If you head west out of Keswick towards Cockermouth, you'll drive alongside Bassenthwaite Lake - the only true 'lake' in the Lake District as all the others in the Lake District are meres or waters.
You can follow a lakeside path all the way along the western shore but there is no access to the eastern shore except at Mirehouse. This fine country house and its grounds are open to the public, you can get down to the lakeshore and the tiny, peaceful St Bega's Church. There are strong links between Mirehouse and the poet Tennyson and it is thought much of the 'Morte d'Arthur' was written here.
Bassenthwaite Lake is a very important place for wildlife. Hundreds of birds including the osprey migrate to the lake and fish such as atlantic salmon come to Bassenthwaite Lake to spawn.
A major regeneration project has been undertaken to bring the water in the lake up to the high quality which best supports its wildlife, including the unique vendace fish and the feeding grounds of the ospreys, now a regular summer visitor. Much of the problem comes from surface run off washing sediment into the lake and the seepage of agricultural fertilisers which encourage the spread of algae.

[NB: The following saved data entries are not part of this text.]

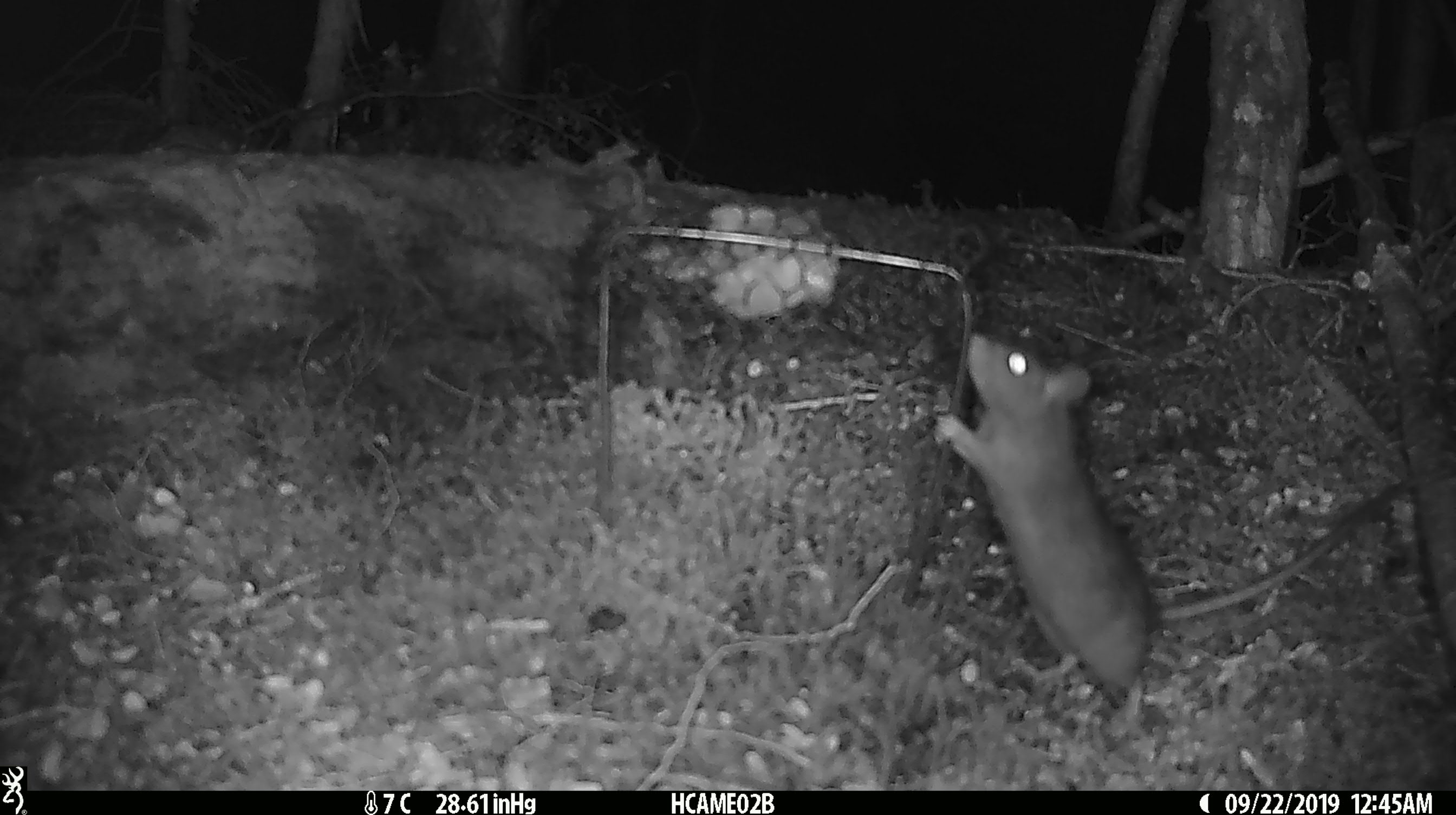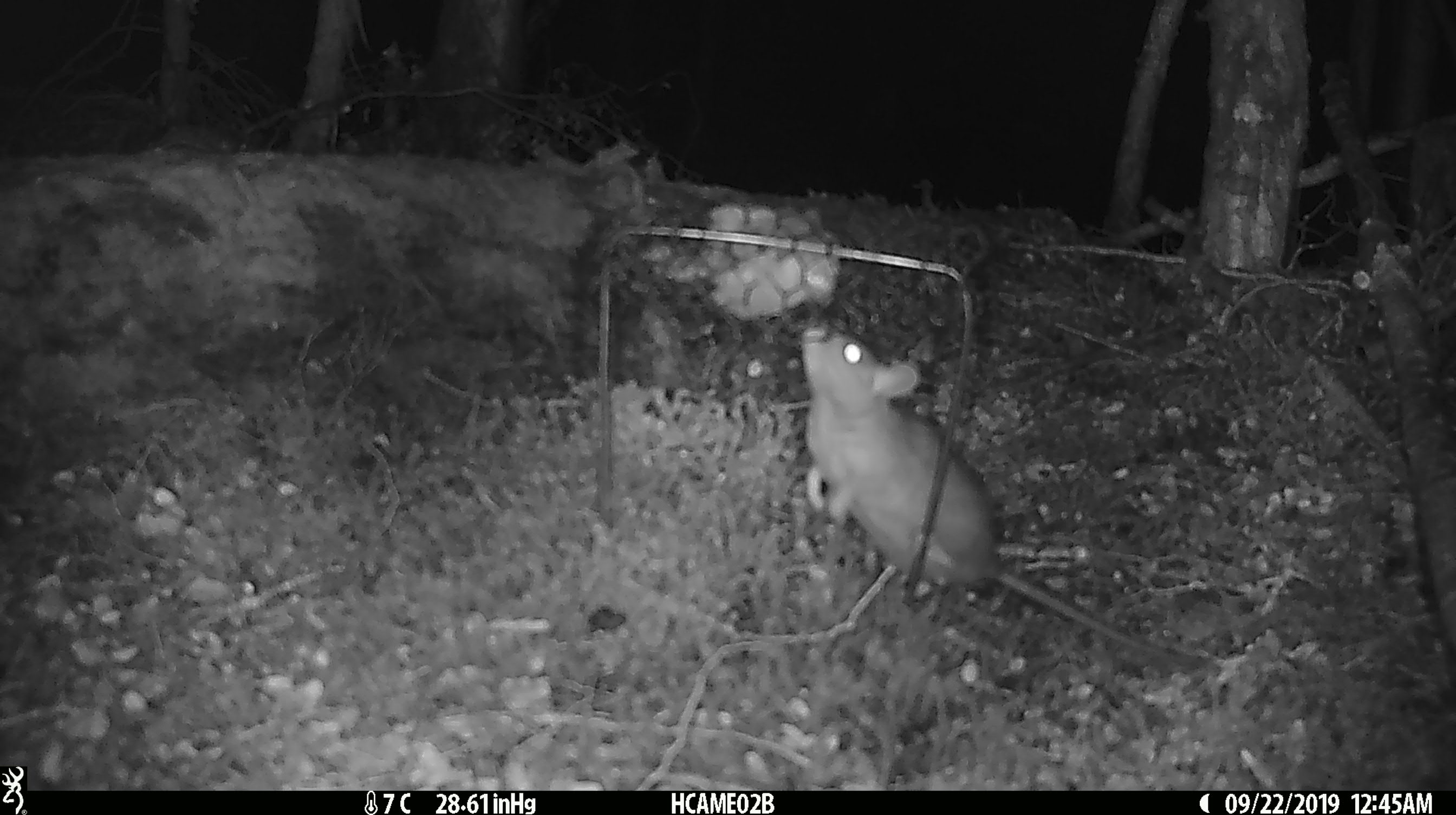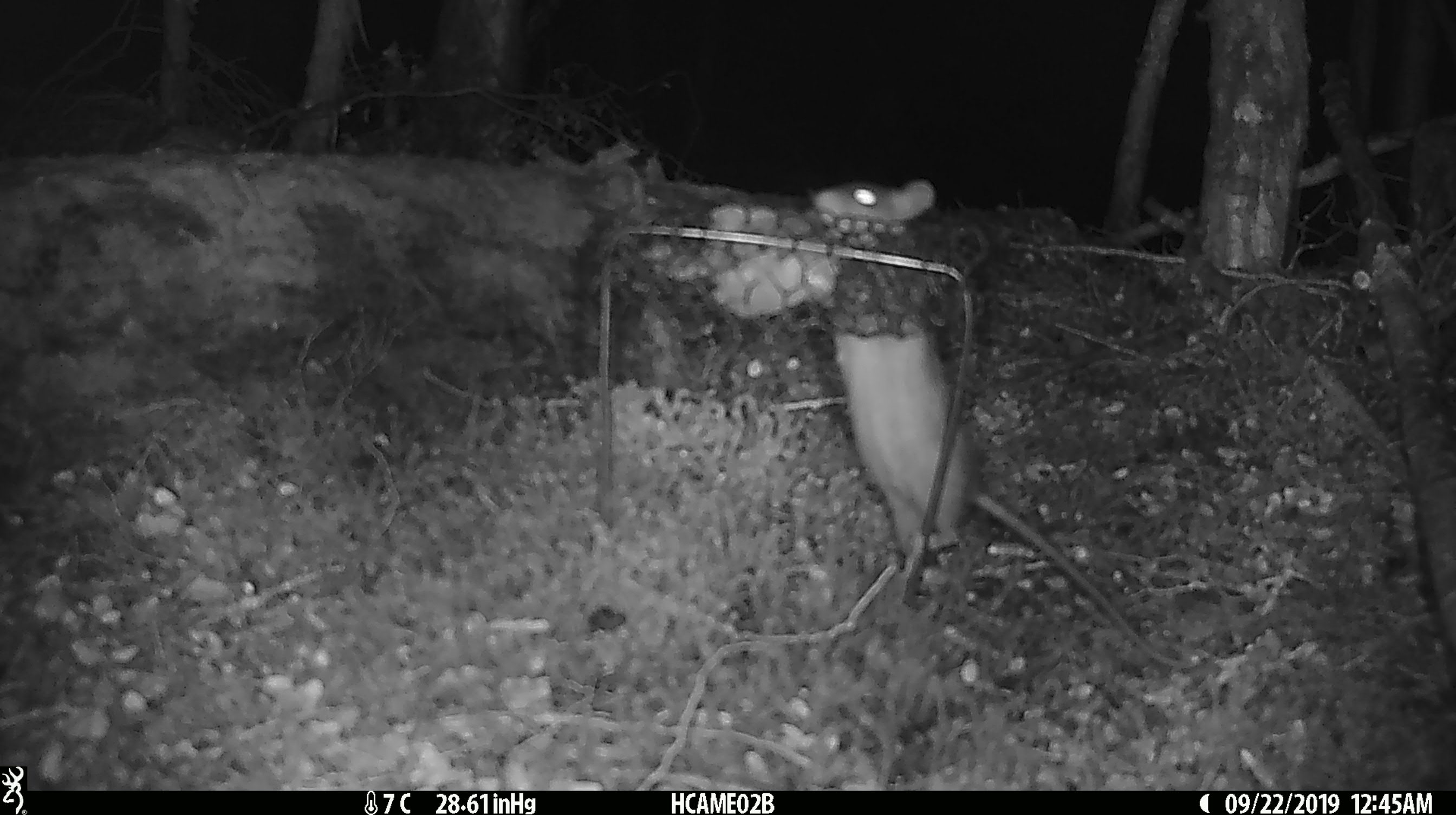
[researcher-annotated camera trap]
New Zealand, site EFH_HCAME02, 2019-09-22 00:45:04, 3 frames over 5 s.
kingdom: Animalia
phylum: Chordata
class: Mammalia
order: Rodentia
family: Muridae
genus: Rattus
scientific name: Rattus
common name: rat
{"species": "rat (Rattus)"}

The Lake District's first ever wetland nature reserve is situated at the northern end of Bassenthwaite Lake. Visitors to the Dubwath Wetland Nature Reserve can expect to spot grasshopper warbler, curlew, greylag, geese, reed bunting and meadow pipit. The 10 hectare site incorporates a 650m gravel path linking to 900m of recycled plastic boardwalk. The routes are designed to provide access to viewing points and bird hides. The round celtic style wildlife hides will be made from local materials gathered in coppice woodlands and reed beds.
Whinlatter Forest above Bassenthwaite Lake is famous as the nesting place of the magnificent ospreys which feed on fish from the lake. A television link can be seen at the Whinlatter Forest Visitor Centre and there is an observation point across the lake in Dodd Wood.